## BEGIN Dataset extract
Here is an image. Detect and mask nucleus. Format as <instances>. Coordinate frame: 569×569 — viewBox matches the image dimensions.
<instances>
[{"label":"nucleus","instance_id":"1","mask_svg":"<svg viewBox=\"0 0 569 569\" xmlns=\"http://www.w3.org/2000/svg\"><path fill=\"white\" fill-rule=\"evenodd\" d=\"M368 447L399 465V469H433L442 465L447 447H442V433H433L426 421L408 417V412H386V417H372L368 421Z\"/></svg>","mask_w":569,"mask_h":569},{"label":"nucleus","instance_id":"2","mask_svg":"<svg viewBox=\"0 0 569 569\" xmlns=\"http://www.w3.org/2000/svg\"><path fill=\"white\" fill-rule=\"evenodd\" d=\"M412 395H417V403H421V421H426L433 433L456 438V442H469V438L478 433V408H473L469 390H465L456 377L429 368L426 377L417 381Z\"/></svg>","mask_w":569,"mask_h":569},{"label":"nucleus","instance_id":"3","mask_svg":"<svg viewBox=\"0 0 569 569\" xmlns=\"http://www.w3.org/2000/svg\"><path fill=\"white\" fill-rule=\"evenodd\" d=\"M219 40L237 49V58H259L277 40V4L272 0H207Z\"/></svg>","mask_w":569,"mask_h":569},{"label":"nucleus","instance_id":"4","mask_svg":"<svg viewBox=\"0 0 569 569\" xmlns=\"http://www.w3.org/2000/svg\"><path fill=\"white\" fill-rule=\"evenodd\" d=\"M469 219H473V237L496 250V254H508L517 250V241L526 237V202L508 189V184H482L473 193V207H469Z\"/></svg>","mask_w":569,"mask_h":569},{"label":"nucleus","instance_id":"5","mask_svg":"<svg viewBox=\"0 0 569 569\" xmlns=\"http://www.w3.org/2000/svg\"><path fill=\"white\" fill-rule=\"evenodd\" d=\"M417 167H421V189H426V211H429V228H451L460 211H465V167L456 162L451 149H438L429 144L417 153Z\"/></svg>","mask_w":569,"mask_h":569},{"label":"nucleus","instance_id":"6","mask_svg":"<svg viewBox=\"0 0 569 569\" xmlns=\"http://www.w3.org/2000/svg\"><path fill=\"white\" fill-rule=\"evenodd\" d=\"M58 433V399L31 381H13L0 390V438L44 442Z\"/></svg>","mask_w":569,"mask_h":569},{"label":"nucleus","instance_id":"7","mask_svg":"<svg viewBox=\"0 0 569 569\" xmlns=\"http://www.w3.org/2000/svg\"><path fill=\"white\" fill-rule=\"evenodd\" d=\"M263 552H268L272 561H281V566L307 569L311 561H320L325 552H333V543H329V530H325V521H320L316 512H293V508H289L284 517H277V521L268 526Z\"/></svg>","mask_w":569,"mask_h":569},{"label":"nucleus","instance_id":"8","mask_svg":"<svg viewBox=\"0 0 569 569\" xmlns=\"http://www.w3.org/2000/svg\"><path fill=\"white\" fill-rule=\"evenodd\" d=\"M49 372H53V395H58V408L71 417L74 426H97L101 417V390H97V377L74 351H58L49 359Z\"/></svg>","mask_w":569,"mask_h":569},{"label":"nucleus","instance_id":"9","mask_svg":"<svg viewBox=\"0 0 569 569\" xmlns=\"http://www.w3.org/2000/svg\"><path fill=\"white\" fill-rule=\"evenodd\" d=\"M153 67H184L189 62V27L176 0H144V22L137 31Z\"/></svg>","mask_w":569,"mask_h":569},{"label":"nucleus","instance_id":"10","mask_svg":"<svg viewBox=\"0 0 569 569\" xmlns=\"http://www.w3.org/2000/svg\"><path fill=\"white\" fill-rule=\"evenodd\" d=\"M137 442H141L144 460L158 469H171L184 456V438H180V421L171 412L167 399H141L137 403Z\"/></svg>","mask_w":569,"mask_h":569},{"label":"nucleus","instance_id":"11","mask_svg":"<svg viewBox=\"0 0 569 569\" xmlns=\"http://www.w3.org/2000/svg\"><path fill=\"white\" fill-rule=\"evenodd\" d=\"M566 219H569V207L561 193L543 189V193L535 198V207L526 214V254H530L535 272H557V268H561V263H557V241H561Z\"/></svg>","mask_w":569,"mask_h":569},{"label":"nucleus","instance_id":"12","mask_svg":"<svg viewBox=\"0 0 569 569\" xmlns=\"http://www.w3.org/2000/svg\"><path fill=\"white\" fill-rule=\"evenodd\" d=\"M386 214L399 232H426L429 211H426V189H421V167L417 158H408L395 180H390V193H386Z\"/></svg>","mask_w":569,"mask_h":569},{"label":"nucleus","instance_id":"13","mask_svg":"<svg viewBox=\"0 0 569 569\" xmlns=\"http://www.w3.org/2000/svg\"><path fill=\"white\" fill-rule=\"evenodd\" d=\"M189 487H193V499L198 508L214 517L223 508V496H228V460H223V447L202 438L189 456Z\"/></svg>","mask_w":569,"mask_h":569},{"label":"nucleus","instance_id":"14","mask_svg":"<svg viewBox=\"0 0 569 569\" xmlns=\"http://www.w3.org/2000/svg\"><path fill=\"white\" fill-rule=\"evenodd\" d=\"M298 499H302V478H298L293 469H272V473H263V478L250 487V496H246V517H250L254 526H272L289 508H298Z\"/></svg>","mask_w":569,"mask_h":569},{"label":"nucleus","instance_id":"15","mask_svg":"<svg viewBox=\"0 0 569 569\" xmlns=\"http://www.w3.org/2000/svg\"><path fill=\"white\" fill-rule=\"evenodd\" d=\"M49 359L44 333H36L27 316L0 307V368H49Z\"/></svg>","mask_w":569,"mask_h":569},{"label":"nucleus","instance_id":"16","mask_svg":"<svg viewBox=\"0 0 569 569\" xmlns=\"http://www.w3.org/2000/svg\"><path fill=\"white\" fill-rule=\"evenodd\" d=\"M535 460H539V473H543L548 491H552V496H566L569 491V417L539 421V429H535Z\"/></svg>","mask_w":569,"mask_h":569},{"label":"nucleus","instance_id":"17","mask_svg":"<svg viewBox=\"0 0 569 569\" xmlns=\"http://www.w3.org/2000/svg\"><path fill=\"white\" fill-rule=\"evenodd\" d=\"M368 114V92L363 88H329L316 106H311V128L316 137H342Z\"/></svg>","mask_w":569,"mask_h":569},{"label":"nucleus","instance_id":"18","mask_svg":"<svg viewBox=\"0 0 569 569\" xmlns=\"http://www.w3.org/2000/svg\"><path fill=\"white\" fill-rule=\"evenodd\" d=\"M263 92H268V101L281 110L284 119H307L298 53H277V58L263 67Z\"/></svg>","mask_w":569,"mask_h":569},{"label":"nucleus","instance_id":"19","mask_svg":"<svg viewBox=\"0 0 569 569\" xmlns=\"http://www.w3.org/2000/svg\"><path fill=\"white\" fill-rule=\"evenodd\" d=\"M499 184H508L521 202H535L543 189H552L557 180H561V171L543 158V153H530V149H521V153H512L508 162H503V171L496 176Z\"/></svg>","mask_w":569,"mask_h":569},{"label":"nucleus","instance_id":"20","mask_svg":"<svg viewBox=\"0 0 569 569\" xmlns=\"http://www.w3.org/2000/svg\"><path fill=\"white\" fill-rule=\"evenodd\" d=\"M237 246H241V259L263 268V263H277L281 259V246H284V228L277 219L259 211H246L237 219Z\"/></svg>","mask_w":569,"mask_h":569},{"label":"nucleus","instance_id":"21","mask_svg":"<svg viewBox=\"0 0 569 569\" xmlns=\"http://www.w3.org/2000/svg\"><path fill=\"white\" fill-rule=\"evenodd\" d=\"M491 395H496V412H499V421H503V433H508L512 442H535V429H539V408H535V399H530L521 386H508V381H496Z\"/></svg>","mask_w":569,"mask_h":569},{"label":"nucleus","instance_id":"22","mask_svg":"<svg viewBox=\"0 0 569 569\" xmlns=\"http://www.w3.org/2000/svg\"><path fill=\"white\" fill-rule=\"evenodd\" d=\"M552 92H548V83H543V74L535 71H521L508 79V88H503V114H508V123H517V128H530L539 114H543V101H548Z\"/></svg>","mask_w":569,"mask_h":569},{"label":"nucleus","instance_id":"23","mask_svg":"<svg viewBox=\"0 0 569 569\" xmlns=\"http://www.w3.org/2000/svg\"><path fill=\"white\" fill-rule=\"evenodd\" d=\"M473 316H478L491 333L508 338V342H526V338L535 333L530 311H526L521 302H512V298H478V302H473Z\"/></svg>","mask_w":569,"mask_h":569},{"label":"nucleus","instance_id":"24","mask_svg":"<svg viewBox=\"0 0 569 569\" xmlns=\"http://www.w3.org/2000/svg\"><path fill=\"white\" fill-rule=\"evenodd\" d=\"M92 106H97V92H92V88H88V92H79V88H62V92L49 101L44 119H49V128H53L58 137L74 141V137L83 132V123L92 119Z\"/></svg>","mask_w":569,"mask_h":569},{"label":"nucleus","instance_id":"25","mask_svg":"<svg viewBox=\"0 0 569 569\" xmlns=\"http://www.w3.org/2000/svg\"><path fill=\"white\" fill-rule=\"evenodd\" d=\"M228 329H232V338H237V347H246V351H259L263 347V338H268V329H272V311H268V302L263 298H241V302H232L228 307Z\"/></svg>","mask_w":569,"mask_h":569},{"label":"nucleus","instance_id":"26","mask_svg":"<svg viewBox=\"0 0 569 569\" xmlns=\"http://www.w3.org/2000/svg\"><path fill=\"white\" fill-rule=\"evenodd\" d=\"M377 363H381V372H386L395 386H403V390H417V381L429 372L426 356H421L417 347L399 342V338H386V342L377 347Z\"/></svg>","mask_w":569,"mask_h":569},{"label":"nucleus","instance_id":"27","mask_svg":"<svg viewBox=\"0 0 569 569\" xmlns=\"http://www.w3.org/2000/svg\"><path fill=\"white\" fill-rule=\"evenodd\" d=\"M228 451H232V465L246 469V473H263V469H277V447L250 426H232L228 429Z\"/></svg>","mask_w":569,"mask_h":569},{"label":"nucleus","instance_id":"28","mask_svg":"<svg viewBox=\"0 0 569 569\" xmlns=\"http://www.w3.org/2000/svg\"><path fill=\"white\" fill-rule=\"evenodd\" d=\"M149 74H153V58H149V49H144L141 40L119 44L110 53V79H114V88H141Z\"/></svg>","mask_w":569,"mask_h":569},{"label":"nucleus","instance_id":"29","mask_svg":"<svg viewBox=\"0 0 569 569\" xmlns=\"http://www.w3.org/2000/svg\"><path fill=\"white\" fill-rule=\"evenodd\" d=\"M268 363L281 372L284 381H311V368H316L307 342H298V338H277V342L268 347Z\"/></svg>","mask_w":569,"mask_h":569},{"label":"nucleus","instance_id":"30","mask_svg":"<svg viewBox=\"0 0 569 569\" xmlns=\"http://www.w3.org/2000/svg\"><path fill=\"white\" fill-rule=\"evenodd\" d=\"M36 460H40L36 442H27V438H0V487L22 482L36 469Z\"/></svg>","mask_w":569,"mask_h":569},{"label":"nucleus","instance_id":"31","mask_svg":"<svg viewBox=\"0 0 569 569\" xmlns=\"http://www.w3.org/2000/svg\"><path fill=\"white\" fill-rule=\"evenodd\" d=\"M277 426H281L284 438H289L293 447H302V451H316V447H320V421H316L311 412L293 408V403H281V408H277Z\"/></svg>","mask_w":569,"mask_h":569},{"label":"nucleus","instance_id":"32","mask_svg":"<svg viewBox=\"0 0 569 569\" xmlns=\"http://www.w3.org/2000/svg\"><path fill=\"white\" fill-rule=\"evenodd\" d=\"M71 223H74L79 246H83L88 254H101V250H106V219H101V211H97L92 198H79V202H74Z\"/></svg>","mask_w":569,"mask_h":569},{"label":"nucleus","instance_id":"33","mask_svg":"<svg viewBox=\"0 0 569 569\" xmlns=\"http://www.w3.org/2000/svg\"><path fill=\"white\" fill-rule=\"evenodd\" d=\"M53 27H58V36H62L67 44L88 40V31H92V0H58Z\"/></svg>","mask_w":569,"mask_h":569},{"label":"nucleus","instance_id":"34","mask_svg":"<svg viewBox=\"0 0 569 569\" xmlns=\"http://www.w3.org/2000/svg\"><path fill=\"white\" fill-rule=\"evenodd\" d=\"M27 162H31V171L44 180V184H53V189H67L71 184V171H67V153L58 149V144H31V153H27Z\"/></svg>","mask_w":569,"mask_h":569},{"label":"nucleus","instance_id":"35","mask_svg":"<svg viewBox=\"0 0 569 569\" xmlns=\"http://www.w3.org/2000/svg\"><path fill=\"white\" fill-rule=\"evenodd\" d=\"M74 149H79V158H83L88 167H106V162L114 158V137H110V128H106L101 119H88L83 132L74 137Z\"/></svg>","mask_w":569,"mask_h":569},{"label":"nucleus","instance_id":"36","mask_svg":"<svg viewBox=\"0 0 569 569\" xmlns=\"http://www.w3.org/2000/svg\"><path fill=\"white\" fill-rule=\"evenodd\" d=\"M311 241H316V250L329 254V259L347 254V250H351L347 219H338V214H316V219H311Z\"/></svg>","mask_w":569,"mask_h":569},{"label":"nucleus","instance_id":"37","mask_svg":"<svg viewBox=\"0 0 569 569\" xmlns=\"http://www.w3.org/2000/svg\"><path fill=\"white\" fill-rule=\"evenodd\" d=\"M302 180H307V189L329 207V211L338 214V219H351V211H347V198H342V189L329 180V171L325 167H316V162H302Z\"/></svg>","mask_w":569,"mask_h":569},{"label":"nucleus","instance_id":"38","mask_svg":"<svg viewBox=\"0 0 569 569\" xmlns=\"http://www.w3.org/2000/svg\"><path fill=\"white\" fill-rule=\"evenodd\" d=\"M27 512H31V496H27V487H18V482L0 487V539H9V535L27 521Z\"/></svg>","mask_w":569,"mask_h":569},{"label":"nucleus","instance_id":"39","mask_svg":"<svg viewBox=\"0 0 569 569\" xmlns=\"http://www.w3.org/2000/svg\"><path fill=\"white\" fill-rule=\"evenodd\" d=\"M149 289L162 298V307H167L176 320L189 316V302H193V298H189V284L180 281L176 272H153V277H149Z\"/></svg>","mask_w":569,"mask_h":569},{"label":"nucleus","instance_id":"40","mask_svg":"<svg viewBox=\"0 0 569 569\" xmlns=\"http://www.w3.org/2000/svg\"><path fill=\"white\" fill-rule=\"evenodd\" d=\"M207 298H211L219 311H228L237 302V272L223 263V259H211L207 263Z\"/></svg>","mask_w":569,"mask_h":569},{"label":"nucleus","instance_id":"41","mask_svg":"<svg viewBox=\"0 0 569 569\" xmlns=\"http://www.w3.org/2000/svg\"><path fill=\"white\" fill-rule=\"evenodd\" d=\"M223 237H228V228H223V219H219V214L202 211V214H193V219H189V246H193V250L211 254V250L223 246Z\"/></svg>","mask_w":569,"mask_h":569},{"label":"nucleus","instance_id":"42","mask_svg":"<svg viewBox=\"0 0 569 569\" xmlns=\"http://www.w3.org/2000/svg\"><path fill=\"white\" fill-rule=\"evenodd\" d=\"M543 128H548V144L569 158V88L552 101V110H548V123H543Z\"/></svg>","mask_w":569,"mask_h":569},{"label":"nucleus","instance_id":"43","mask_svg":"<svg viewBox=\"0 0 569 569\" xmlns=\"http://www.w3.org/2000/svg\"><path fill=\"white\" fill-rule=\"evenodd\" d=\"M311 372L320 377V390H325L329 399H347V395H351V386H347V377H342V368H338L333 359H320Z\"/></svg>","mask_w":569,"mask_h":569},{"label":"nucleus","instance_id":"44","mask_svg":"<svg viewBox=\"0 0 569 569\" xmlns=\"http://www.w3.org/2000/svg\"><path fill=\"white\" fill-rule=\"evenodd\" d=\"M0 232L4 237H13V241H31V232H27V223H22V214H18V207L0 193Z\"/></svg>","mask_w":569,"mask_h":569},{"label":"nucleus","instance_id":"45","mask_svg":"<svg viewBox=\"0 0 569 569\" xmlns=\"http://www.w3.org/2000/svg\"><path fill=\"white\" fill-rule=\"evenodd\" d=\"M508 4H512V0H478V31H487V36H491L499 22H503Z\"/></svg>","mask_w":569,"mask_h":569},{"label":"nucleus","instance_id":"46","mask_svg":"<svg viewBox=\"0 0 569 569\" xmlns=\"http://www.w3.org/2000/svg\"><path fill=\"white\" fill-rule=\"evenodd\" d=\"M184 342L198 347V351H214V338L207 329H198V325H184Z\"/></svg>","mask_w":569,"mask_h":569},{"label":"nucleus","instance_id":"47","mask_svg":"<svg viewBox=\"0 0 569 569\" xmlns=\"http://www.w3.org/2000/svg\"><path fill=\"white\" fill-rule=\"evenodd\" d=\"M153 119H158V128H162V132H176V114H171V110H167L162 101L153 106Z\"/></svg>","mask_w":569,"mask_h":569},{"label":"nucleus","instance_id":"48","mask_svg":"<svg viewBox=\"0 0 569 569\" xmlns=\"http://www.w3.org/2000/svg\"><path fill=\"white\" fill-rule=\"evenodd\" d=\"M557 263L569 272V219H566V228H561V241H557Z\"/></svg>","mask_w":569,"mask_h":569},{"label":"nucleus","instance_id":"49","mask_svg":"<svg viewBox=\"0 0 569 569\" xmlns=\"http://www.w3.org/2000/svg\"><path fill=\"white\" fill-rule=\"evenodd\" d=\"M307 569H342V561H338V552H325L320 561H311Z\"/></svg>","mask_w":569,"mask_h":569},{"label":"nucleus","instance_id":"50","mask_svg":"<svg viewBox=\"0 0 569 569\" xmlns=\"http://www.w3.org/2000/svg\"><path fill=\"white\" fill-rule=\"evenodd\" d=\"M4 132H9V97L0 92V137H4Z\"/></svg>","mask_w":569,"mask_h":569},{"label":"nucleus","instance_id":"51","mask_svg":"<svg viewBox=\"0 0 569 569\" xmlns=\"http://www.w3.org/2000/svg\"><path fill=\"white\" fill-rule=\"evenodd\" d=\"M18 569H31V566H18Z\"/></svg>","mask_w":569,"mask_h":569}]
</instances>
## END Dataset extract
## BEGIN Dataset extract
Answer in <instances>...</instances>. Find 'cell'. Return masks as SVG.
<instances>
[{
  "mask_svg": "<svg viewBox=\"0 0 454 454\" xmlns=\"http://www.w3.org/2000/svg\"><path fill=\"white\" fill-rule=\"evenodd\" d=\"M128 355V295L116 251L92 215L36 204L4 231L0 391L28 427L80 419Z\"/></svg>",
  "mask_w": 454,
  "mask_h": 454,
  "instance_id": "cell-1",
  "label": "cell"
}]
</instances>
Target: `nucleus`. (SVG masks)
## END Dataset extract
## BEGIN Dataset extract
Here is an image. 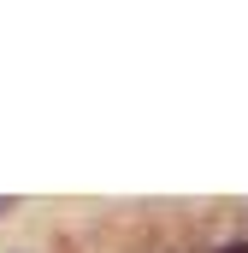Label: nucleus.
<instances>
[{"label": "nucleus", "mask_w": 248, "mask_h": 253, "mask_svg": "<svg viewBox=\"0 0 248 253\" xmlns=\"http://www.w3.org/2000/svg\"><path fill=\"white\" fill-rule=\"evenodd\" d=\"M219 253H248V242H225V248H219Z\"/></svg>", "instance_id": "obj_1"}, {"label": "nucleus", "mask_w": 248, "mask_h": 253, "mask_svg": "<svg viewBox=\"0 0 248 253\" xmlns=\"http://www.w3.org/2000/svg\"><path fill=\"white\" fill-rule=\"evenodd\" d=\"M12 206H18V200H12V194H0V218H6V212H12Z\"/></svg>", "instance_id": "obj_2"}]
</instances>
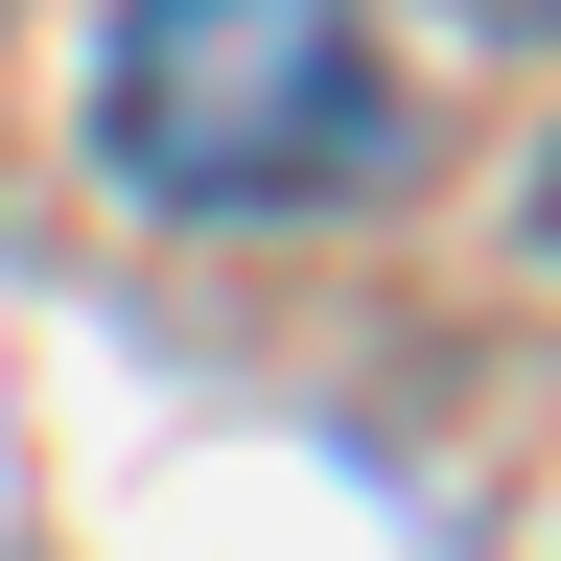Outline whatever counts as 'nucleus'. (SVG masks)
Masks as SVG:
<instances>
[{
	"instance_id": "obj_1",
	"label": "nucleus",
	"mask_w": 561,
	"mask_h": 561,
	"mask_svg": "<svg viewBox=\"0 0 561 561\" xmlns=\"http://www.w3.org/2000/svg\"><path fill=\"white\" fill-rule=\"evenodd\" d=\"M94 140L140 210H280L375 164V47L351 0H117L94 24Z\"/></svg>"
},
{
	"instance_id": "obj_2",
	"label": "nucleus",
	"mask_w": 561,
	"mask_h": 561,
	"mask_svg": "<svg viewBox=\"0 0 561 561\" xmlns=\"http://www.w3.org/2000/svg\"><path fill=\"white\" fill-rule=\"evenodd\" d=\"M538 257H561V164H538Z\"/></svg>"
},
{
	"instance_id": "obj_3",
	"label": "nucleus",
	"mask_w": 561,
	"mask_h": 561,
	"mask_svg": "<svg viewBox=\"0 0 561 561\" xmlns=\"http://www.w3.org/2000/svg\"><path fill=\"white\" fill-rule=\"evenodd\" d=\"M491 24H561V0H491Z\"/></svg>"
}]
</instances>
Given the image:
## END Dataset extract
◆ **Required work**: Extract each line from the records above that contains the string "cell". The match is case-sensitive.

◆ **Exercise response**:
Answer in <instances>...</instances>. Find 'cell'. Return masks as SVG.
  "instance_id": "cell-1",
  "label": "cell"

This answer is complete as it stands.